Run artifacts are written under .axp/runs/<run-id>/. After axp list shows the run, read them directly:

.axp/runs/01KRC8W53YD9WXNZ0GGBKMXB69/index.json
.axp/runs/01KRC8W53YD9WXNZ0GGBKMXB69/variants/v1/resolved-variant.yaml
.axp/runs/01KRC8W53YD9WXNZ0GGBKMXB69/results/v1/run-summary.json
.axp/runs/01KRC8W53YD9WXNZ0GGBKMXB69/results/v1/traces/abc.otlp.json
.axp/runs/01KRC8W53YD9WXNZ0GGBKMXB69/results/v1/application/dev-server-healthy.stdout.log
.axp/runs/01KRC8W53YD9WXNZ0GGBKMXB69/results/v1/introspection/workspace-readable.stdout.log

For structured local querying use axp local query <run-id> "<SQL>". For platform runs, use axp download <run-id> to fetch the Parquet locally before querying.

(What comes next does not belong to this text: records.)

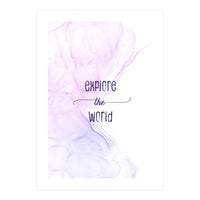 Explore the world | floating colors (Print Only)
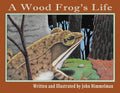A Wood Frog's Life - Paperback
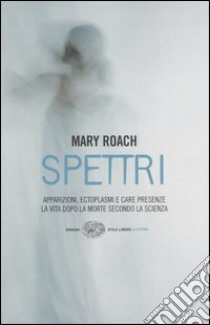 Spettri. La vita dopo la morte secondo la scienza libro di Roach Mary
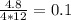 \frac{4.8}{4*12} =0.1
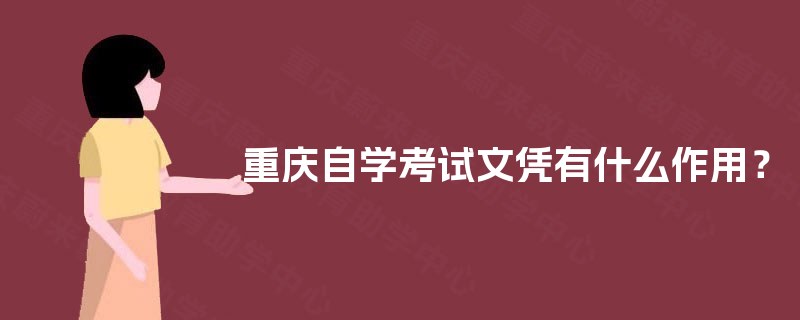 重庆自学考试文凭有什么作用? 重庆自学考试文凭有什么作用?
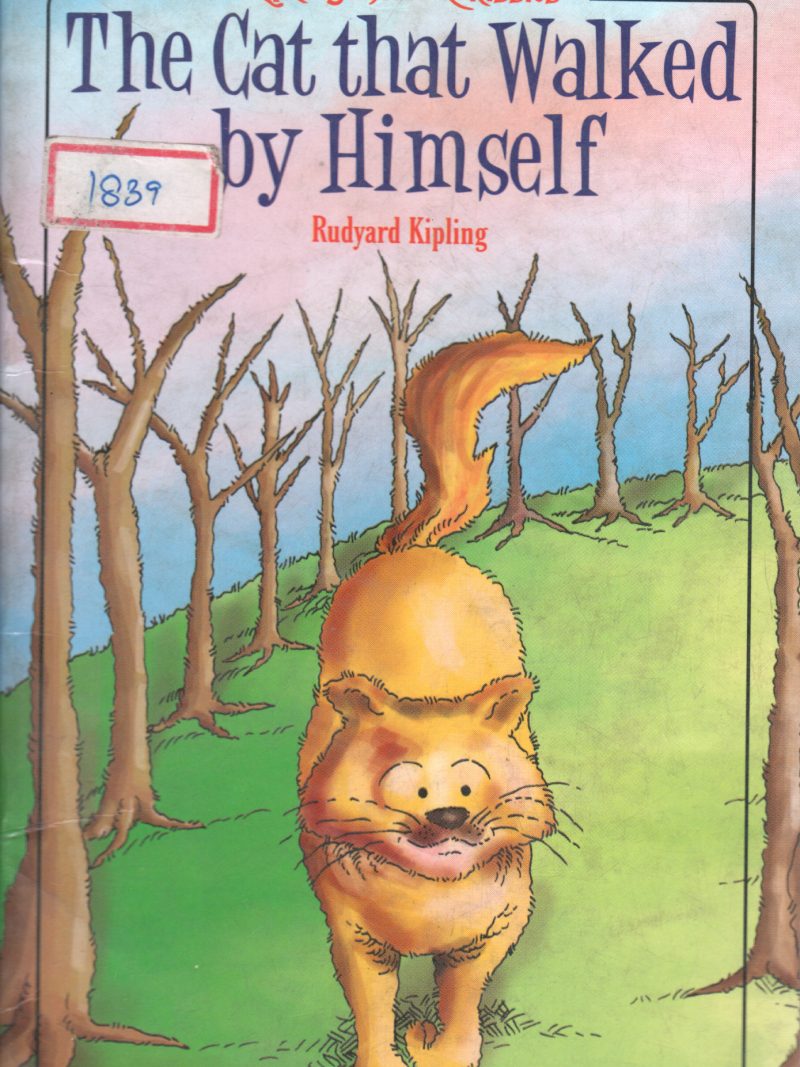 THE CAT THAT WALKED BY IMSELF BY RUDYARD KIPLING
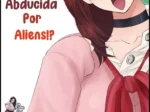 Esa Vez Que Fui Abducida Por Aliens! (Dandadan Manga)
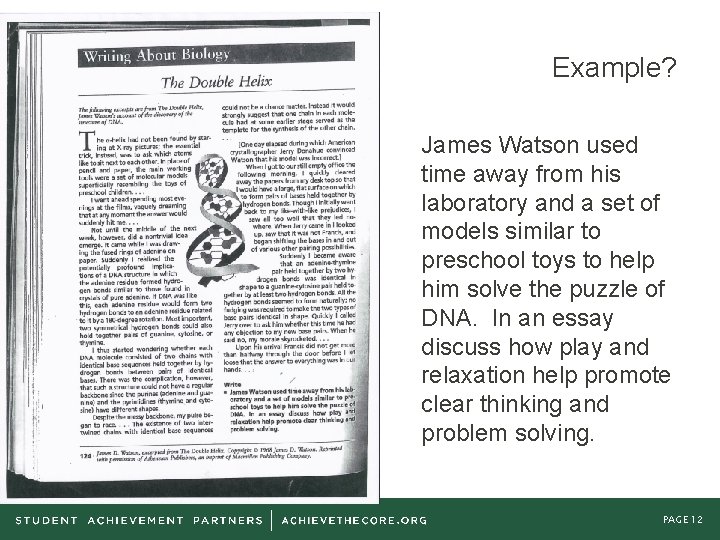 Example? • EXAMPLES James Watson used time away from his laboratory and a set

Start with index.json for the run summary and results/<variant-id>/run-summary.json for each variant's status, cost, duration, agent metrics, and test results. Use variants/<variant-id>/resolved-variant.yaml for the resolved prompt, model, setup, secrets, tests, optional experiment description, and limits.

6. Query run data locally

Use a schema-first query to inspect the runs table shape before deeper analysis:

axp local query 01KRC8W53YD9WXNZ0GGBKMXB69 "DESCRIBE runs" --table

axp local query runs SQL over local logical tables derived from .axp/runs/<run-id>/, or over downloaded Parquet in .axp/downloads/<run-id>/: runs, agent_events, tool_calls, messages, harness_spans, tests, artifacts, and experiment_runs. Default output is NDJSON; pass --table for a compact terminal view. Use axp download <run-id> first when the run is only available on the platform.